The study, part of a US program called Environmental influences on Child Health Outcomes (ECHO), analyzed urine samples from 171 women, 60% of whom were Black or Hispanic, in five US states and Puerto Rico. Most samples were collected between 2017 and 2020. The researchers homed in on 103 chemicals from 9 chemical categories with known or likely human toxicity, including bisphenols, insecticides, organophosphate esters, and phthalates. Some of the chemicals were metabolic breakdown products of parent compounds from these categories.

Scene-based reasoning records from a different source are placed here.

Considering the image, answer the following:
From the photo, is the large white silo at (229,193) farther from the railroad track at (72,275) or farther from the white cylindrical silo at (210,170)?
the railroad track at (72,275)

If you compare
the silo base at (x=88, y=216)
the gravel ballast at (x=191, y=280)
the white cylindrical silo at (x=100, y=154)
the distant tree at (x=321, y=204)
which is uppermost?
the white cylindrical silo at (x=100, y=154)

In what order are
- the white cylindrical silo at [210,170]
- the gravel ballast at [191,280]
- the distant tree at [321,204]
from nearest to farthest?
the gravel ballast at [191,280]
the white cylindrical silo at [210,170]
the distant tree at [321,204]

Several of the chemicals found are not yet monitored by government regulatory agencies for their effects on human health but have either shown signs of toxicity or are structurally similar to compounds that have.

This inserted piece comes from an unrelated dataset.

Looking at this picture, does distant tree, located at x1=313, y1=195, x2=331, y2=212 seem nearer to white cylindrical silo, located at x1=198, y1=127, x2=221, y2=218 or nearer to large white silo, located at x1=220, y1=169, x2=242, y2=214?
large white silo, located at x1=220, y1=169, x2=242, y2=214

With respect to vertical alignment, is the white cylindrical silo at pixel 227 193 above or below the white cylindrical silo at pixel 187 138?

The team looked for these chemicals using a new mass spectrometry–based method that “for the first time was able to measure multiple chemicals in multiple groups in a small amount of urine sample,” says Jessie P. Buckley, an environmental epidemiologist at Johns Hopkins University, who co-led the work.

At least 30 compounds were detected in more than half the women in the study. The researchers found 73 of the target analytes at least once in the urine samples. The researchers also found higher levels of chemicals from several chemical types, including parabens, phthalates, and bisphenols, neonicotinoids, phthalates, and polycyclic aromatic hydrocarbons, in Hispanic women than in White women, and higher levels of parabens in Black women than in White women. “Some beauty products or other personal care products and foods may contribute to this,” says Buckley, but further studies are needed to pin down the cause.

The researchers also found increasing exposures to newer chemicals that are replacing older ones being phased out by regulations or market forces. For example, urine levels of bisphenol A and certain phthalates and parabens stayed steady or declined over the years measured in the study. Yet levels of molecules introduced to replace them, such as bisphenol S and bisphenol F, appear to be increasing. These trends were “pretty robust for these replacement chemicals,” says Tracey J. Woodruff, an environmental health scientist at the University of California, San Francisco, who co-led the work.

One surprise was that the researchers detected high levels of exposure to neonicotinoid pesticides (such as clothianidin, shown), Woodruff says. “That wasn’t really on my radar.” These chemicals are replacing organophosphates and other pyrethroids in agriculture and are also increasingly used in homes for insect control, but there are strong hints that they can harm human health, she says.

An ongoing larger study, sampling exposures in more than 6,000 pregnant women, will make it possible for researchers to ask a wide range of questions about how specific chemical exposures relate to pregnancy outcomes, Woodruff says.